Son haftalarda ekonominin her kesiminde beklenen ve gerçekleşen enflasyon konusu tartışılıyor. Gelecek dönem ile ilgili bir sözleşme yapıldığında veya fiyat belirlendiğinde parayı ödeyecek taraf "beklenen" veya "hedeflenen" enflasyonu esas almak istiyor. Parayı alacak kesimler ise daha yüksek olan "gerçekleşen" enflasyonun ölçü alınmasını bekliyor.
Bu tartışma enflasyonu düşürmeyi hedefleyen her ülkede yaşanıyor. Eğer, önümüzdeki dönem için yapılan işlemlerinde gerçekleşen enflasyon esas alınırsa, fiyat artış hızının düşürülmesi imkânı kalmıyor.
Fiyat artışlarının hızının kesilmesi için, "hedeflenen" enflasyonun esas alınması gerekli. Ancak insanlar, 25 yıldır süregelen enflasyonun düşeceğine inanmıyorsa, hedeflenen enflasyona razı olmuyor.
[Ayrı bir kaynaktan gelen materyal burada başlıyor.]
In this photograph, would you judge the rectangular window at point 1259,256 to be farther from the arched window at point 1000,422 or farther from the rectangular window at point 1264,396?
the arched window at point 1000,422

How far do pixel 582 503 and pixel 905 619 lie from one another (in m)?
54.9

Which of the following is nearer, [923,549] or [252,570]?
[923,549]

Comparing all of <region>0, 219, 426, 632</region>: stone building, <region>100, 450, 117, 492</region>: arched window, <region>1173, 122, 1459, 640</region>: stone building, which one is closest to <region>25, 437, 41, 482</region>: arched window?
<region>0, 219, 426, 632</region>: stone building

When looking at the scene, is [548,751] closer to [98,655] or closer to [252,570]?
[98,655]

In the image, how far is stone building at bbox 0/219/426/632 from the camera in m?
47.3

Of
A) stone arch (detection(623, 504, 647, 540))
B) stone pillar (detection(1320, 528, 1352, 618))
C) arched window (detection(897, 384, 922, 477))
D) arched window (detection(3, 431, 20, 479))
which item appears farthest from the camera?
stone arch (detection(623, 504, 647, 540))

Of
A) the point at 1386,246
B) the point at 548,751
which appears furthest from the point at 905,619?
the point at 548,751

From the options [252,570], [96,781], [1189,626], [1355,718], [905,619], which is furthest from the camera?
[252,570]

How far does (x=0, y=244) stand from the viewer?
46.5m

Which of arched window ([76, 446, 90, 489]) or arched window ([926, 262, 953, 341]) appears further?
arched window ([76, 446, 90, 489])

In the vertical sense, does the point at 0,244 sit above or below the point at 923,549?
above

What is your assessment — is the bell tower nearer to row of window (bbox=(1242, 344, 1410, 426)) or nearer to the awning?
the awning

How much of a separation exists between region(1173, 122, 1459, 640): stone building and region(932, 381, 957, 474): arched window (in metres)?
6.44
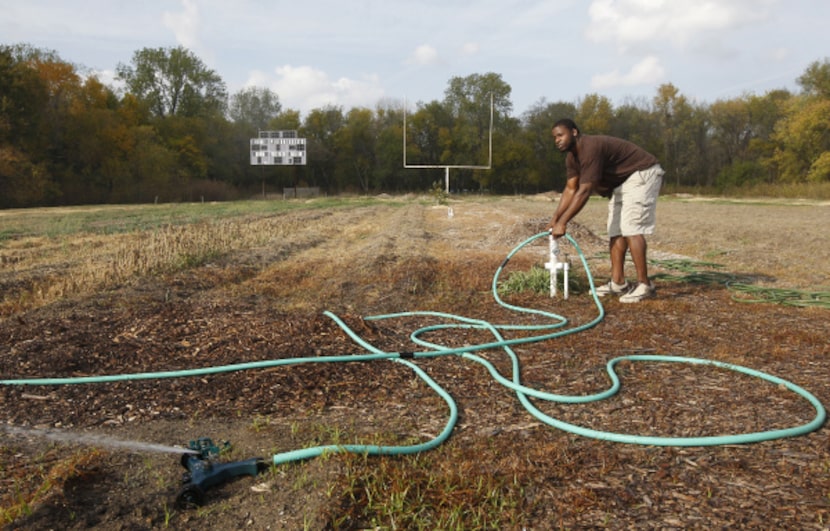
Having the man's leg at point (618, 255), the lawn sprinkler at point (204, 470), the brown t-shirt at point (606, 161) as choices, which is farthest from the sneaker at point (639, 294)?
the lawn sprinkler at point (204, 470)

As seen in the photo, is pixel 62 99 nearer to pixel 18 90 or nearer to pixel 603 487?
pixel 18 90

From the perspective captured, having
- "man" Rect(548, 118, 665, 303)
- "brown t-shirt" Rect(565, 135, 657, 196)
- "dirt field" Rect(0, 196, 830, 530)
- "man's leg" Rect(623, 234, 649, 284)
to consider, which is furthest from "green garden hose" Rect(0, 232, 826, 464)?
"brown t-shirt" Rect(565, 135, 657, 196)

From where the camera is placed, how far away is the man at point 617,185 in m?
5.80

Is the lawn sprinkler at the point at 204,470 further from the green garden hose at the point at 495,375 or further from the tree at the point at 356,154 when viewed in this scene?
the tree at the point at 356,154

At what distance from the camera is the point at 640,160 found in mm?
6078

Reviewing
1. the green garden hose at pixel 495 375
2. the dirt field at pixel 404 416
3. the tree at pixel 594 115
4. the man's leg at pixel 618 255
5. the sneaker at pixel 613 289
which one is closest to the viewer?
the dirt field at pixel 404 416

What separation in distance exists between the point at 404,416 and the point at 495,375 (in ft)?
2.54

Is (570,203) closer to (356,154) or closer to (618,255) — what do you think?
(618,255)

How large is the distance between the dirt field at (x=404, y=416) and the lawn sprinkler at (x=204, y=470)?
0.04 m

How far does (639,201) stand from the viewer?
19.6ft

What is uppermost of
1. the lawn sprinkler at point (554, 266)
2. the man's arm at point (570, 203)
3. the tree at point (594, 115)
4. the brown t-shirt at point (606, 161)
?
the tree at point (594, 115)

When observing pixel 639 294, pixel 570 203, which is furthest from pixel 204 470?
pixel 639 294

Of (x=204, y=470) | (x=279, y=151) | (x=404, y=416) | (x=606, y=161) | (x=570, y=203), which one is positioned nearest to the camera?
(x=204, y=470)

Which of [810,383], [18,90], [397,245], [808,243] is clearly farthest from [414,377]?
[18,90]
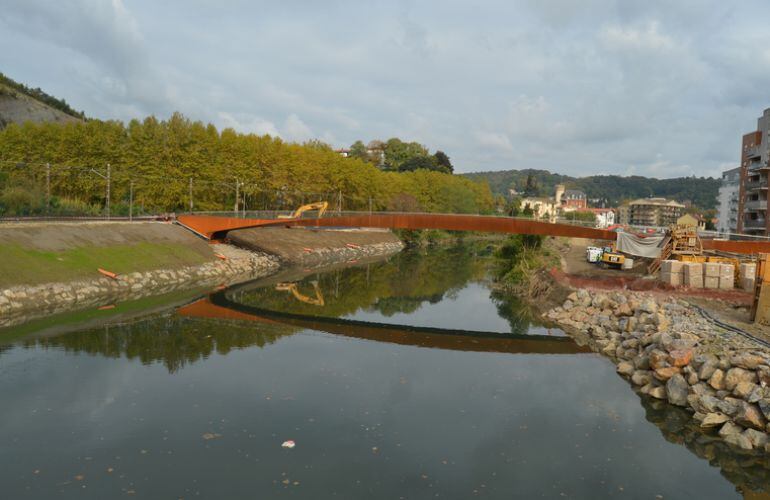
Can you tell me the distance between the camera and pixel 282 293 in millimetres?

Konuyu fiili enflasyon oranları ile somutlaştıralım. Yılın ilk beş ayında enflasyon toptan eşyada yüzde 21.1, tüketici fiyatları endeksinde ise yüzde 21.5 oldu. Haziran ayı sonunda ise bu oranların sırasıyla yüzde 23.3 ve yüzde 23.9 olması bekleniyor.
Enflasyonun geçen yıl sonu veya bugünkü düzeyi olan yüzde 50 amaçlandığında ise bu oran yüzde 21.7'yi buluyor.
Hükümet enflasyonun düşmesi, hiç olmazsa bugünkü düzeyinde tutulması için karşı tarafa yüzde 20 dolayında beklenen enflasyonu kabul ettirmeyi amaçlanıyor. Hükümet programında da bu konuda hüküm var. Karşı taraf ise enflasyon bugünkü düzeyin üstüne örneğin yüzde 60'a çıkacağını düşünüyorsa, işler karışıyor. Ancak ücret veya taban fiyat zammını beklenen enflasyona göre düşük oranda alan kesimleri sonraki aylarda şu sıkıntılar bekliyor:
* Ev sahipleri, çarşı-pazardaki esnaf ve tüccar, zam yaparken "gerçekleşen" enflasyonu uyguluyor. Memur, işçi ve tarımsal üretici, bu durumda ücret zamlarını düşük oranda alırken, mal ve hizmet alımında da yüksek zam oranları ile karşılaşıyor. Türkçesi ile yıllık yüzde 55 ücret zammı alan bir kişi, ev sahibi yıllık yüzde 70 kira artışı istediğinde bütçesinin iki yakasını biraraya getiremiyor.
* Hükümetin hedeflerinde yalnız TEFE yeralıyor. Toptan eşya, sanayicileri ve işadamlarını ilgilendiren bir endeks. Halkı etkileyen endeks ise tüketici fiyatları.
* İş dünyası ve kamuoyu 12 aylık enflasyon oranlarını izliyor. Oysa hesabın, ortalama enflasyonla yapılması daha da gerçekçi ve adil sonuçlar veriyor.